El proceso no fue inmediato. Horas, días y semanas de experimentación genética dieron frutos. Los primeros gigantes despertaron con fuerza sobrehumana y habilidades estratégicas para el combate y la construcción. Eran leales, pero no podían reproducirse entre sí, y tampoco con los humanos primitivos que habitaban la Tierra. Su creación marcó el inicio de un equilibrio frágil entre supervivencia y conocimiento.
Siglos después, el arqueólogo descubría restos de gigantes, herramientas descomunales y tablillas grabadas con símbolos que relataban su origen. Las estructuras que construyeron—pirámides en Egipto, templos en Mesopotamia y castillos en la India—eran evidencia tangible de su existencia. Sin embargo, también halló relatos de conflictos: los Anunnakis, atraídos por el poder genético de los gigantes, llegaron para someterlos y robar sus secretos. La guerra comenzó, y los gigantes, pese a su fuerza, tuvieron que defender templos y contenedores de ADN, dejando rastros de destrucción y resistencia que la historia interpretaría como mitología.

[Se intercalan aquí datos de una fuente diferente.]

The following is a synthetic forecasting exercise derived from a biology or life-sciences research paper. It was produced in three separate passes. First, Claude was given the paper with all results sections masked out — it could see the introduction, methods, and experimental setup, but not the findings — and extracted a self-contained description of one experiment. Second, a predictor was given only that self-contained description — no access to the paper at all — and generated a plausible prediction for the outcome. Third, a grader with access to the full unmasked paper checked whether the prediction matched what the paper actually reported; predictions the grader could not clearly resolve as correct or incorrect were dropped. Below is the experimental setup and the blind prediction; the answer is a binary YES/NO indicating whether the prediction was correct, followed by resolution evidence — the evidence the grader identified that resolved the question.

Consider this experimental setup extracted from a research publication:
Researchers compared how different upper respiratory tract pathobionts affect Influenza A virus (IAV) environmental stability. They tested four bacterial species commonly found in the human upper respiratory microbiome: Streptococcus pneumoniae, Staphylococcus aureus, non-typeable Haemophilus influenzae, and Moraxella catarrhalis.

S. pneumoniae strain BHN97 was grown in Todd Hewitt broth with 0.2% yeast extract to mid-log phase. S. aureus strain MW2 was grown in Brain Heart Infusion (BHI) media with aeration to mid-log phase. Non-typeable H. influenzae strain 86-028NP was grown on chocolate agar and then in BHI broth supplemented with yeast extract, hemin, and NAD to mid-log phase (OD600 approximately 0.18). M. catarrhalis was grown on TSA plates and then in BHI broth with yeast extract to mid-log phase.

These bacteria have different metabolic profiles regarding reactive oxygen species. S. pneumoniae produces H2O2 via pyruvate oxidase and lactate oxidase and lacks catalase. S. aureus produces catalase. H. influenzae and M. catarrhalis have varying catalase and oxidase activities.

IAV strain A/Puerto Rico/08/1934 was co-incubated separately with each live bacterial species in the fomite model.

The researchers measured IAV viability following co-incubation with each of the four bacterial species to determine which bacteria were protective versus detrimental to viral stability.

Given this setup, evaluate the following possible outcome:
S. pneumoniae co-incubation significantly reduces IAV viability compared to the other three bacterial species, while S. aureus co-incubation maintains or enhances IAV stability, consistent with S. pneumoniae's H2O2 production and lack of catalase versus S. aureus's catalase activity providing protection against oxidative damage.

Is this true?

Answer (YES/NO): YES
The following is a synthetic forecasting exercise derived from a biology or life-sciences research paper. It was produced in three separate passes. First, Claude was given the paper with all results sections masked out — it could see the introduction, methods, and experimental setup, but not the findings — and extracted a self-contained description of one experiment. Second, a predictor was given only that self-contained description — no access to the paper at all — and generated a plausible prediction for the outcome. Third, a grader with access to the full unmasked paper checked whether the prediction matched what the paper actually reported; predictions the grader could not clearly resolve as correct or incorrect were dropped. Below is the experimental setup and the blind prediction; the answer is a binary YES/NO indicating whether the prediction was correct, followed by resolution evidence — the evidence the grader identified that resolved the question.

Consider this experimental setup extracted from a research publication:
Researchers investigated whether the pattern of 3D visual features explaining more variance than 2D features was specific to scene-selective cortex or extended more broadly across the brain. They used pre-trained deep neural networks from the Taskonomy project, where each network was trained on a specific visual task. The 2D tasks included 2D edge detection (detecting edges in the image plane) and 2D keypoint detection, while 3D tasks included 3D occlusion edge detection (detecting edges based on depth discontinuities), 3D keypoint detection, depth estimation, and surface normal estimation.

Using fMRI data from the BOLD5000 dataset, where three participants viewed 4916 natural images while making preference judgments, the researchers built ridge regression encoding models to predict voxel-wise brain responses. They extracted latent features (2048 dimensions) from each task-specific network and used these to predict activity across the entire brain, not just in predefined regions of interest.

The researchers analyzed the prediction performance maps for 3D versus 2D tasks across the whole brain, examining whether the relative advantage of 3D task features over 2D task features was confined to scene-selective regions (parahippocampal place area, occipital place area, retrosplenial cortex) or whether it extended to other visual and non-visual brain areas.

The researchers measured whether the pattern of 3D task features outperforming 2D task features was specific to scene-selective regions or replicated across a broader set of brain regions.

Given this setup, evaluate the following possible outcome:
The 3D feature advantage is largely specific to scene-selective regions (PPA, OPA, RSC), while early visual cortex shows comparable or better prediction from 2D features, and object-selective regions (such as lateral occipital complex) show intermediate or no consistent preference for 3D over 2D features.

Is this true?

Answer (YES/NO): NO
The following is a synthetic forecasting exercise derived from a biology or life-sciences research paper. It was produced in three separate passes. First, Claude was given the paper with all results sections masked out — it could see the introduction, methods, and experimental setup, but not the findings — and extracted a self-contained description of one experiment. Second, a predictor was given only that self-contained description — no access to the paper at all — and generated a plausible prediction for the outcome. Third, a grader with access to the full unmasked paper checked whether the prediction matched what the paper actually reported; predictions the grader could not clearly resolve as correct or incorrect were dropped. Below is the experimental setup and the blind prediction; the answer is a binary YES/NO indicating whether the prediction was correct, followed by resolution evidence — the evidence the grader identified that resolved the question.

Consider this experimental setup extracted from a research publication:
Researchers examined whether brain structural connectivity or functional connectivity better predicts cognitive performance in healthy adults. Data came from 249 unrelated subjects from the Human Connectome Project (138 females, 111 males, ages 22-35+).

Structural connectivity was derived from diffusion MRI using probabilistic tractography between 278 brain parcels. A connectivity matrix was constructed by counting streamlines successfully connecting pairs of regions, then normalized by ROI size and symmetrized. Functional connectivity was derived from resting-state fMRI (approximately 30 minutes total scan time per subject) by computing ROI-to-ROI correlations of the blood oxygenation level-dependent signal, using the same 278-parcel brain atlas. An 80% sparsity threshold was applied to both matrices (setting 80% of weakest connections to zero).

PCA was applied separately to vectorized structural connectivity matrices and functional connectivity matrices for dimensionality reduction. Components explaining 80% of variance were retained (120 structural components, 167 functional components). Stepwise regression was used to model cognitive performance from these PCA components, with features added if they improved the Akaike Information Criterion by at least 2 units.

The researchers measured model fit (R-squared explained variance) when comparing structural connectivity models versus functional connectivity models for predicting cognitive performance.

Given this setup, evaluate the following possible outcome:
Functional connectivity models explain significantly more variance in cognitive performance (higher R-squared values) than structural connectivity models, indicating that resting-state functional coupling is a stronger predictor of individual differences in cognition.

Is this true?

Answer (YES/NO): YES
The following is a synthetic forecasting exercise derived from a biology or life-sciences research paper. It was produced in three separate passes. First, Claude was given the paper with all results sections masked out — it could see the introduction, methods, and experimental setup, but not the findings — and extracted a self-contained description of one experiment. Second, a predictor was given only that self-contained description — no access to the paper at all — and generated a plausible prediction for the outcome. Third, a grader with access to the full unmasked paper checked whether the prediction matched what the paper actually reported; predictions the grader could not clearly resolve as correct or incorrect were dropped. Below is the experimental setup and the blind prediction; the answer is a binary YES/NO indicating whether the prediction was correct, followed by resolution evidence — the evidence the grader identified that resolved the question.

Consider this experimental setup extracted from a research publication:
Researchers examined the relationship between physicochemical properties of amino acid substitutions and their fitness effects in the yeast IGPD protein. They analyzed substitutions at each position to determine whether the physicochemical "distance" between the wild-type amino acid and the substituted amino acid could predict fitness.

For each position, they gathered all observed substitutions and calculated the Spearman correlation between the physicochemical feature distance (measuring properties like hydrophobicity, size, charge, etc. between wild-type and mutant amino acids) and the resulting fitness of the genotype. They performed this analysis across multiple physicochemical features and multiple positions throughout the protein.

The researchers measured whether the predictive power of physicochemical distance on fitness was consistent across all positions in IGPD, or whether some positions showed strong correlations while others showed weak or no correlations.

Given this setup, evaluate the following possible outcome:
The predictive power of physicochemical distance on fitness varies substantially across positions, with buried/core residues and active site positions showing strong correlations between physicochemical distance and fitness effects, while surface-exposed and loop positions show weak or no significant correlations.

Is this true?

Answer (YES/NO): NO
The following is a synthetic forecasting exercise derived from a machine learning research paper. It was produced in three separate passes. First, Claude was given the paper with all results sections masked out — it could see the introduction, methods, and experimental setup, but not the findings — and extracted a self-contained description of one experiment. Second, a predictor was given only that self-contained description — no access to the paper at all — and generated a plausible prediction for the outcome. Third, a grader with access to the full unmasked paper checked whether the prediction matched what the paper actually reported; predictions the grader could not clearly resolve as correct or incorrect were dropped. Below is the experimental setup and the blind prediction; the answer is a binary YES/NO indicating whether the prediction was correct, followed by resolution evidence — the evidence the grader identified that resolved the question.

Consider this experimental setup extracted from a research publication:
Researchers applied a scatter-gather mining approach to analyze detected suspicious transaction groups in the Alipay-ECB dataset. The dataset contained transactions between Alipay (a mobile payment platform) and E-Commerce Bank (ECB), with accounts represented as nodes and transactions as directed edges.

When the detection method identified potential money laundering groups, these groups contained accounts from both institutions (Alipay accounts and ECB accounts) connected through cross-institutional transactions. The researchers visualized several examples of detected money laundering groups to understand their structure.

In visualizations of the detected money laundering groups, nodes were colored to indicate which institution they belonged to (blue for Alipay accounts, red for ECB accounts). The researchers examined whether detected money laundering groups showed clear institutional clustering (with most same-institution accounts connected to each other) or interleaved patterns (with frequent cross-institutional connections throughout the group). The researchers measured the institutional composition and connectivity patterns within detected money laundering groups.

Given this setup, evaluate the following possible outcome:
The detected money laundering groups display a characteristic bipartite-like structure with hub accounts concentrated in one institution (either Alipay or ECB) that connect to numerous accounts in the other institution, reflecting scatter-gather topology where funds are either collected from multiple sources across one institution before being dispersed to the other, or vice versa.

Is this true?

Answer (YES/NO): NO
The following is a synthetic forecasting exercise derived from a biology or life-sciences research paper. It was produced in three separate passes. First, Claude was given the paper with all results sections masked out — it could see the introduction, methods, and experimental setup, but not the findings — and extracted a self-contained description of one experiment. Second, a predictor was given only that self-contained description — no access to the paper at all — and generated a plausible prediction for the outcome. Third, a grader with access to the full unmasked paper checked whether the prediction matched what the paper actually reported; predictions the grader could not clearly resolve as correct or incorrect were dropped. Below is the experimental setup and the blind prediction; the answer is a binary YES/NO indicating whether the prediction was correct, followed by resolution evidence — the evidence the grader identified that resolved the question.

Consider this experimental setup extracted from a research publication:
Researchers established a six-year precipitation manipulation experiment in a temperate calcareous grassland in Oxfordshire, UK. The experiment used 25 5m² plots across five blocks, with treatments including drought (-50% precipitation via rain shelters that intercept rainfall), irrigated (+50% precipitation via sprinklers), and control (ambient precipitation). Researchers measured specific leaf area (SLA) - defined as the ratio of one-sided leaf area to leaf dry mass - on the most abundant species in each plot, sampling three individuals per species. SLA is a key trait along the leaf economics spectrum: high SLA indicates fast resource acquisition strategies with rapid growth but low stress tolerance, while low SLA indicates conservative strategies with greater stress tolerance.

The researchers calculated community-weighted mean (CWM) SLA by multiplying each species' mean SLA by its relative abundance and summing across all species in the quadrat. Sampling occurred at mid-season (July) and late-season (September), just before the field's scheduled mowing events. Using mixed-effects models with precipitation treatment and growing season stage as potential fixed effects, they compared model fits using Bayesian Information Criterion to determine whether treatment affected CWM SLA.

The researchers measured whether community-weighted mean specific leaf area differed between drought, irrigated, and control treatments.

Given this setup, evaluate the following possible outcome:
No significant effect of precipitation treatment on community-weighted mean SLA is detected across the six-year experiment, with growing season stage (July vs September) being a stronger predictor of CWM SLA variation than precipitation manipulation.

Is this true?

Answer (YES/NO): NO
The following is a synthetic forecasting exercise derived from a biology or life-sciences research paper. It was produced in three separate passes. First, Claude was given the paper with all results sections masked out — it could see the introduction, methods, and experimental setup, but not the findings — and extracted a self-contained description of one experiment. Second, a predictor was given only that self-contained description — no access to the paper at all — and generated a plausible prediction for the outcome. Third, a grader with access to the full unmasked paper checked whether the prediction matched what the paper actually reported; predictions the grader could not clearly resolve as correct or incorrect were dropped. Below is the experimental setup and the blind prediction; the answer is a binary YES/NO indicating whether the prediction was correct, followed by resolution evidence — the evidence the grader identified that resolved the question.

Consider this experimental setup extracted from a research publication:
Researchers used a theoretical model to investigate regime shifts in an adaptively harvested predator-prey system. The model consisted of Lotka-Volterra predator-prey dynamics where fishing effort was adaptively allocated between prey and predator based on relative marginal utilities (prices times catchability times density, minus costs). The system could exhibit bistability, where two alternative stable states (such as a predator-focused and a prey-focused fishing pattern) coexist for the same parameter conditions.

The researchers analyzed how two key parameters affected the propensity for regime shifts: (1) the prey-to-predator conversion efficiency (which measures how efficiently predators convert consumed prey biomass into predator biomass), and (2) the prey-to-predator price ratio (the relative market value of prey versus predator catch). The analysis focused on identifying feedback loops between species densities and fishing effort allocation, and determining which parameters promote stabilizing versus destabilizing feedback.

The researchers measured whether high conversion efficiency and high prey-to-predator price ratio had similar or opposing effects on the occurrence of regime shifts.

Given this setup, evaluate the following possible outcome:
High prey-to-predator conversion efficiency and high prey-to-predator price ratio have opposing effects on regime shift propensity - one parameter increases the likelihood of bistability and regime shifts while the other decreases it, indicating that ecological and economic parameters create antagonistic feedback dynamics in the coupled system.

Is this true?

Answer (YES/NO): YES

El arqueólogo comprendió que estos registros no eran solo relatos antiguos, sino evidencia de una civilización que mezcló genética y tecnología avanzada mucho antes de que la humanidad tuviera escritura o ciudades. Cada tablilla encontrada relataba estrategias, batallas y la construcción de templos alineados con precisión astronómica, revelando un conocimiento científico que el mundo moderno apenas podía entender.